Data Pemerintah Tunisia menyebutkan, dari 21 orang yang tewas, 20 di antaranya merupakan wisatawan asing dari berbagai negara, termasuk warga Jepang, Italia, Kolombia, Australia, Prancis, Polandia, Inggris, dan Spanyol. Seorang warga Tunisia juga dilaporkan tewas. Lebih dari 40 orang terluka dalam insiden itu, termasuk wisatawan Prancis, Afrika Selatan, Polandia, Italia, dan Jepang.
Pasukan keamanan berhasil menembak mati dua pria bersenjata yang melakukan serangan itu. Kedua pelaku serangan yang tewas juga telah diidentifikasi, yakni Yassine Abidi dan Hatem Khachnaoui. Polisi Tunisia kemarin juga menangkap sembilan tersangka penembakan.
Perdana Menteri (PM) Tunisia Habib Essid mengungkapkan, tragedi ini adalah momen kritis dalam sejarah negara ini. ”Ini menjadi tanda bagi masa depan kita,” ujarnya. Dia mengungkapkan, dua pelaku serangan yang tewas telah diidentifikasi, yakni Yassine Abidi dan Hatem Khachnaoui, diduga adalah warga Tunisia. ”Yassine Abidi telah lama dikenal oleh otoritas keamanan,” kata Essid kepada radio RTL .
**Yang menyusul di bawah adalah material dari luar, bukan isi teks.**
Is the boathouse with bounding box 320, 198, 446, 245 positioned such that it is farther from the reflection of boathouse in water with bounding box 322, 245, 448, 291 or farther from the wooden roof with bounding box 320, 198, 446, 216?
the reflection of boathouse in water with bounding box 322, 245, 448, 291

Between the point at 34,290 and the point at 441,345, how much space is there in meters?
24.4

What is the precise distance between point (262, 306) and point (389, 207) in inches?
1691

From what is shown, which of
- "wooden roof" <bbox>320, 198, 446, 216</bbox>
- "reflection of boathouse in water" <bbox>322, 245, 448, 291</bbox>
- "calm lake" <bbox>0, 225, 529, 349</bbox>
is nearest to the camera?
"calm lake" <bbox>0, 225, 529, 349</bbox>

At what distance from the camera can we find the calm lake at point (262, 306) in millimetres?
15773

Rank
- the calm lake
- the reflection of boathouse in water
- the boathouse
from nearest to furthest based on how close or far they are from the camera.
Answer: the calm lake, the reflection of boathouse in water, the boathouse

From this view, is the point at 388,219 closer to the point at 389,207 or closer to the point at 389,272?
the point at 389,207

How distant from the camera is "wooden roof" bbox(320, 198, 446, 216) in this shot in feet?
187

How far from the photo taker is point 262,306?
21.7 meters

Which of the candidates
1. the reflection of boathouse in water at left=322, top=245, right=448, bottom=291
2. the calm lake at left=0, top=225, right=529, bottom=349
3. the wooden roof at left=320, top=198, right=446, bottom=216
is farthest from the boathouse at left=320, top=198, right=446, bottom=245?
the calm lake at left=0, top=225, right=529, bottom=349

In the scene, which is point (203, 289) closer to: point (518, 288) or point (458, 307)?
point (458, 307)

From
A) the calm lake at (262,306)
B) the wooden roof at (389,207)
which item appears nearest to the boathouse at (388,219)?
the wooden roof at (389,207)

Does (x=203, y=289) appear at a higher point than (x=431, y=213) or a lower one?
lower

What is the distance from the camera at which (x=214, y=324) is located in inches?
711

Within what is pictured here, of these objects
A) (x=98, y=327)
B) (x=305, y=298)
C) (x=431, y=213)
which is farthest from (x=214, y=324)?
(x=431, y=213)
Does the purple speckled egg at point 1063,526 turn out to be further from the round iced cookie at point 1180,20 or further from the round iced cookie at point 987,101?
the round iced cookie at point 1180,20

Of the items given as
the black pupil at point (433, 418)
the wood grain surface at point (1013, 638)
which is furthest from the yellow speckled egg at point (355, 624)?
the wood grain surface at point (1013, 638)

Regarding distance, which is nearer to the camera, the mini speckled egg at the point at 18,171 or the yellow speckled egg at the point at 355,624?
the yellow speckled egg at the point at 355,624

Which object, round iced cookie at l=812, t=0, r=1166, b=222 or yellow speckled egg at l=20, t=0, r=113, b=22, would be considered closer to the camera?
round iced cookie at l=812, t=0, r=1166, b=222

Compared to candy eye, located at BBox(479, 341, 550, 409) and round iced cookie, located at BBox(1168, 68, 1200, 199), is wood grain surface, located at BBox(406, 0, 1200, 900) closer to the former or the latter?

Namun polisi belum mengetahui keterlibatan Abidi dalam jaringan gerilyawan atau kelompok teror tertentu. Menurut juru bicara Kementerian Dalam Negeri Tunisia, Mohamed Ali Aroui, dua atau lebih teroris bersenjata menggunakan senapan Kalashnikov menyerang museum di mana 100 wisatawan berada di dalam gedung itu. ”Pasukan keamanan menyerbu museum pada Rabu sore setelah empat jam serangan itu berlangsung,” katanya.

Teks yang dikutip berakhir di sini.